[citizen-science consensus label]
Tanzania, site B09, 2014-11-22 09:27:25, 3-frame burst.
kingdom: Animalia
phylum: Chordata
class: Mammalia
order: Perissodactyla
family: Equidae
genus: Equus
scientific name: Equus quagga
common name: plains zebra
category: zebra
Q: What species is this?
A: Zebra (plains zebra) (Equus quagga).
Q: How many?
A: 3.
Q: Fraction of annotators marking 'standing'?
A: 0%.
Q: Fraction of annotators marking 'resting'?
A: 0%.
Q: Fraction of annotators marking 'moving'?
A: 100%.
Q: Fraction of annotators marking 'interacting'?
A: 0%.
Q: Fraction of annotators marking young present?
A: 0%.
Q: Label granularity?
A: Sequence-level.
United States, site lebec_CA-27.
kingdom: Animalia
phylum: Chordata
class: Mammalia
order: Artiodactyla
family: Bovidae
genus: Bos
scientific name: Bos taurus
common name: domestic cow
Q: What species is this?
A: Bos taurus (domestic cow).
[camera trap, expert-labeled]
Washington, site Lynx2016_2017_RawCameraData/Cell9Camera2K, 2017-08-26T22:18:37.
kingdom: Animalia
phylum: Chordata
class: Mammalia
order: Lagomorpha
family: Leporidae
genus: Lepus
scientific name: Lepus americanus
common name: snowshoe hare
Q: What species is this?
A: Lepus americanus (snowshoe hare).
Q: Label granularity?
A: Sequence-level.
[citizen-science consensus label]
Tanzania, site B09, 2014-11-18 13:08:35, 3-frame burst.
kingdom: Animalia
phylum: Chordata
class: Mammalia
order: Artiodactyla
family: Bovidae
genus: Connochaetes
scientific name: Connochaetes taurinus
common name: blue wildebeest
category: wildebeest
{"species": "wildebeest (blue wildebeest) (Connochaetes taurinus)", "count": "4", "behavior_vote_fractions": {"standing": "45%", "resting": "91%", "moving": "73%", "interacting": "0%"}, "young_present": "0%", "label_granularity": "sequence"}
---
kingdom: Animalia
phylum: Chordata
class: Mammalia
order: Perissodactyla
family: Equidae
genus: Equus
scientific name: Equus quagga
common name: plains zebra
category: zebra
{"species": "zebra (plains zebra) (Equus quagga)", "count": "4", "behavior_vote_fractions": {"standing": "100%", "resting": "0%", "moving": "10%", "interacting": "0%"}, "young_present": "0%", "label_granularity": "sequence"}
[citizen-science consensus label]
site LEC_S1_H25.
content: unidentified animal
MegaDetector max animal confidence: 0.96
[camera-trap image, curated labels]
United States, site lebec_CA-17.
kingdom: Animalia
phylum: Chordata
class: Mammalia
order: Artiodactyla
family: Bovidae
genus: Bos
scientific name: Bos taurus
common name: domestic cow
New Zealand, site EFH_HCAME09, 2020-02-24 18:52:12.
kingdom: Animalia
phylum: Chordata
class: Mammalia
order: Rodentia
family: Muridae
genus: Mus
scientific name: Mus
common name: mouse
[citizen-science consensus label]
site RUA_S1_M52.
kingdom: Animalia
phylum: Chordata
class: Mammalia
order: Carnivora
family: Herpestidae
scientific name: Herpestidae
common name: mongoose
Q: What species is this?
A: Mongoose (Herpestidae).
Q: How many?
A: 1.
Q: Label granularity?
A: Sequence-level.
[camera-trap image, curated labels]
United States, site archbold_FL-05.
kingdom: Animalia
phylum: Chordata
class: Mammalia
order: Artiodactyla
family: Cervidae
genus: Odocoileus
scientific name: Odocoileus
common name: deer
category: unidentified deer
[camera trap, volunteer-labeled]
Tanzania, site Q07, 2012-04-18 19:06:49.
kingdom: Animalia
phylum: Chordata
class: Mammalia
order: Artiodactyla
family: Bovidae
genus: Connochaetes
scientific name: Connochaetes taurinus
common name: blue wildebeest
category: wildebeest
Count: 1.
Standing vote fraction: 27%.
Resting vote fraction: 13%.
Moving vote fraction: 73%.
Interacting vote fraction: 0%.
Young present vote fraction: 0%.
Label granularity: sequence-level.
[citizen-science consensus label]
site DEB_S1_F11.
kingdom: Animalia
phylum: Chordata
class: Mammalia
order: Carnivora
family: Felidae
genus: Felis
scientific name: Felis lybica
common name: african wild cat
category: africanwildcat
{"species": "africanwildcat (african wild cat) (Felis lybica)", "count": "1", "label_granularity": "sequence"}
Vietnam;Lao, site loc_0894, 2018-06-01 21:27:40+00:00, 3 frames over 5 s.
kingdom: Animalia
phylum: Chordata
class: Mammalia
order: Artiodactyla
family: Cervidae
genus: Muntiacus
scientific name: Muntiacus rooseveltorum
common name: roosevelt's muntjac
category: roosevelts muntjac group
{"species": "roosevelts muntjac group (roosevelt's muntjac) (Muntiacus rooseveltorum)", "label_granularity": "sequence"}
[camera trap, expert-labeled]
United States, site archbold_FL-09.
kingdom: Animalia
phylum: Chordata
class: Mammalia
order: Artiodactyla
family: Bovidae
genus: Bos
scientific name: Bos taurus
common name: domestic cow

.....

§ AIM OF THE EXERCISE: When a line of the material holds "Muntiacus", count it once, and then give the final number alone.

§ TASK SOLUTION: 3